Mauricio Pochettino chooses caution with time running out before the World Cup

Mauricio Pochettino chooses caution with time running out before the World Cup

When Weston McKennie signed for Juventus in 2020, it had only been 30 days since Andrea Pirlo was made the Italian club’s manager. A few weeks ago, Luciano Spalletti was appointed as Juve’s fifth manager since McKennie joined – or his seventh, if you count the interim head coaches. It’s not a new situation for the American. But according to US men’s national team head coach Mauricio Pochettino, it’s why McKennie isn’t with the US during their upcoming friendlies with Paraguay on Saturday and Uruguay on Tuesday.

Pochettino could have selected McKennie, trusting that Spalletti is the first Juventus manager in years to be instantly convinced of the multifunctional Texan’s value. Rather than the usual routine of a manager trying to push McKennie out of the club, only to realize that there’s a reason only three players in the squad have been at the club longer, Spalletti has given McKennie starts in all three matches he’s overseen.
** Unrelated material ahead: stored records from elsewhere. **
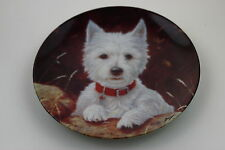 Royal Worcester Plate West Highland White Terrier by John Silver SIGNED Plate N1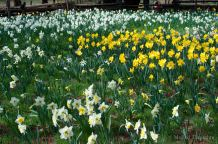Lots and lots of daffodils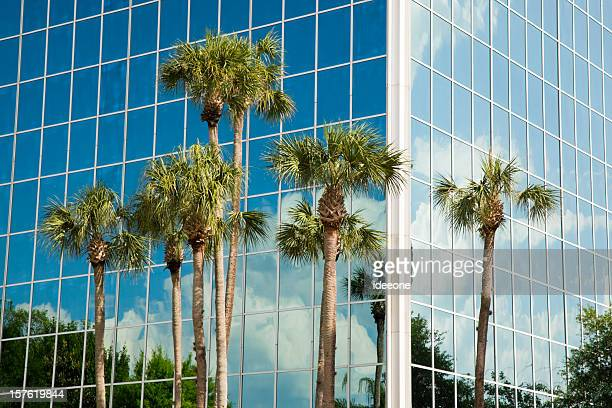 Moderne Facade and Palm trees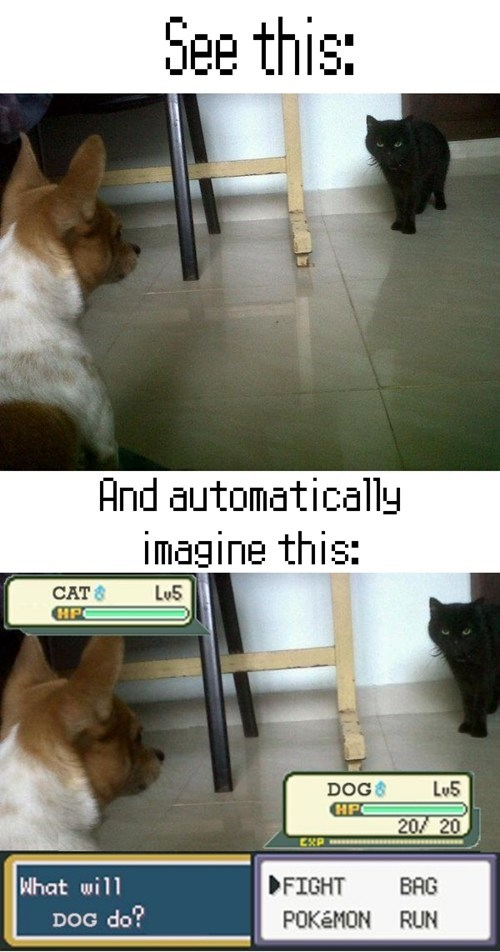 cat Battle dogs pets IRL animals - 7027056896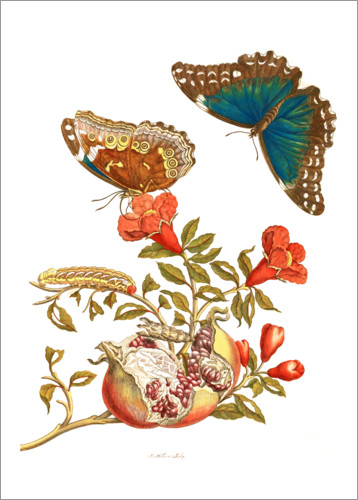 Poster Pomegranate and Blue Morpho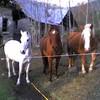 folle-2-chevaux
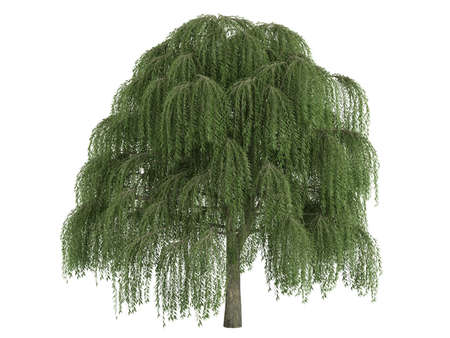 Rendered 3d isolated willow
The 27-year-old has played all but five available minutes in that span.

Still, Pochettino chose caution.

“These next few weeks, with the possibility for the new coach to work with the players there, I think it’s important for Weston to be there and to convince the coach to keep playing [him],” said the Argentinian. “I think that’s more important than to be with us, because we already know what he can provide the team.”
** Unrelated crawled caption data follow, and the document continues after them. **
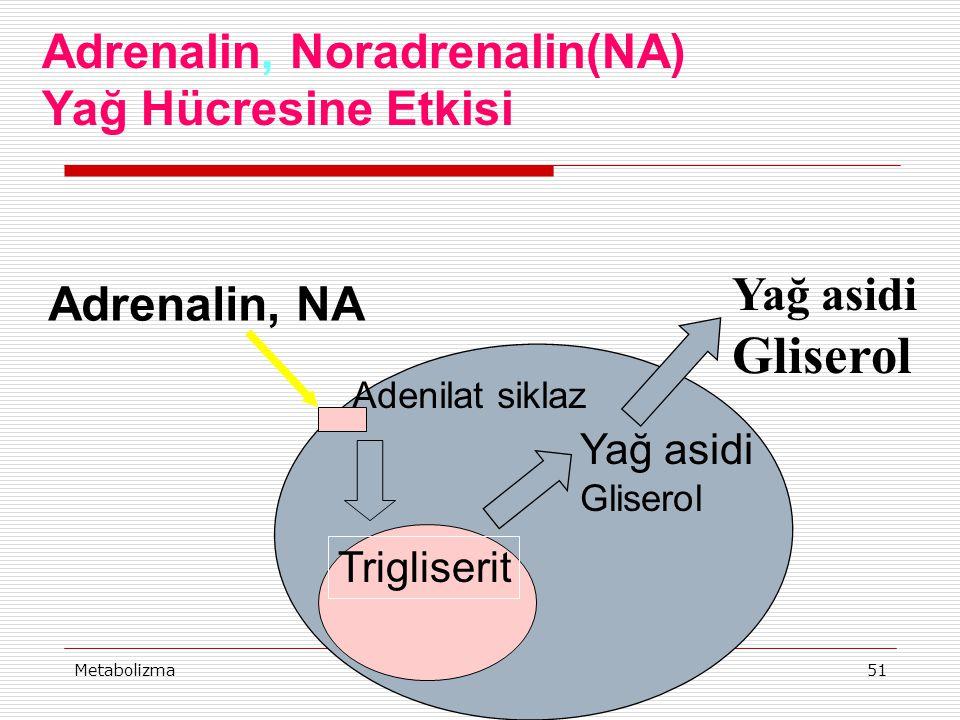 Gliserol Adrenalin, Noradrenalin(NA) Yağ Hücresine Etkisi Yağ asidi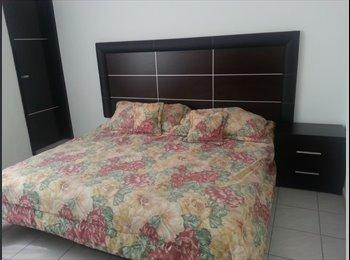 Se rentan cuartos para señoritas en Col La Calma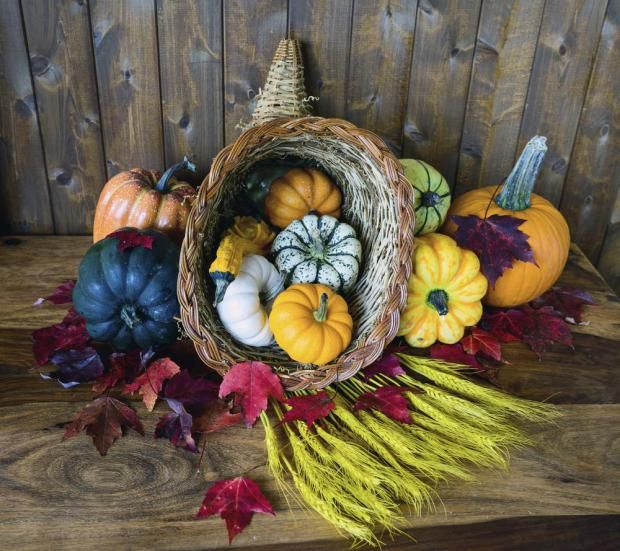 It's Autumn Equinox but what does it all mean? | Metro News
McKennie isn’t the only absentee. So too are Christian Pulisic, Malik Tillman, Antonee Robinson and Chris Richards, all of whom are recovering from injuries. Tyler Adams, meanwhile, was a late scratch after freak injuries in consecutive Bournemouth games – a stray cleat to his knee and then a head-to-head conk with teammate Adam Smith, which left the latter concussed.
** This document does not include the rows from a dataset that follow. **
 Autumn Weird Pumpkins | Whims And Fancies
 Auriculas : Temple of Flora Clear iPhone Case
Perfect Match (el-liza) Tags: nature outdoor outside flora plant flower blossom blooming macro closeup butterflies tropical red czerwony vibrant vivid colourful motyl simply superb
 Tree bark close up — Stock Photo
The absences mean that, at most, Pochettino will have a single international window to work with his full, first-choice team before he assembles it for next summer’s World Cup. And when he does, it will be March 2026, with his European-based players already coming off seven-or-so mostly uninterrupted months of club soccer.

In his year-and-change in charge, Pochettino has never had a full complement of his best players – whether they combine to form his best team or not. Even last March , at the ill-fated Concacaf Nations League Finals that triggered a total reset of Pochettino’s project, he was without strikers Folarin Balogun and Ricardo Pepi, and full-back Sergiño Dest, whose creativity out wide completely changes the team’s setup. During Pochettino’s only other tournament, the summer’s Gold Cup, the US were without an astounding 10 regulars – but nevertheless made a spirited run to the final.

This litany of absences is, in part, a policy. The US head coach could have insisted on the presence of Pulisic, who injured his hamstring while with the national team in October but made his return with Milan on Saturday. Or Tillman, who is also back from an injury sustained at that same US camp. Or Richards, for that matter. After all, the Crystal Palace defender has played all 90 minutes in his club’s last three matches.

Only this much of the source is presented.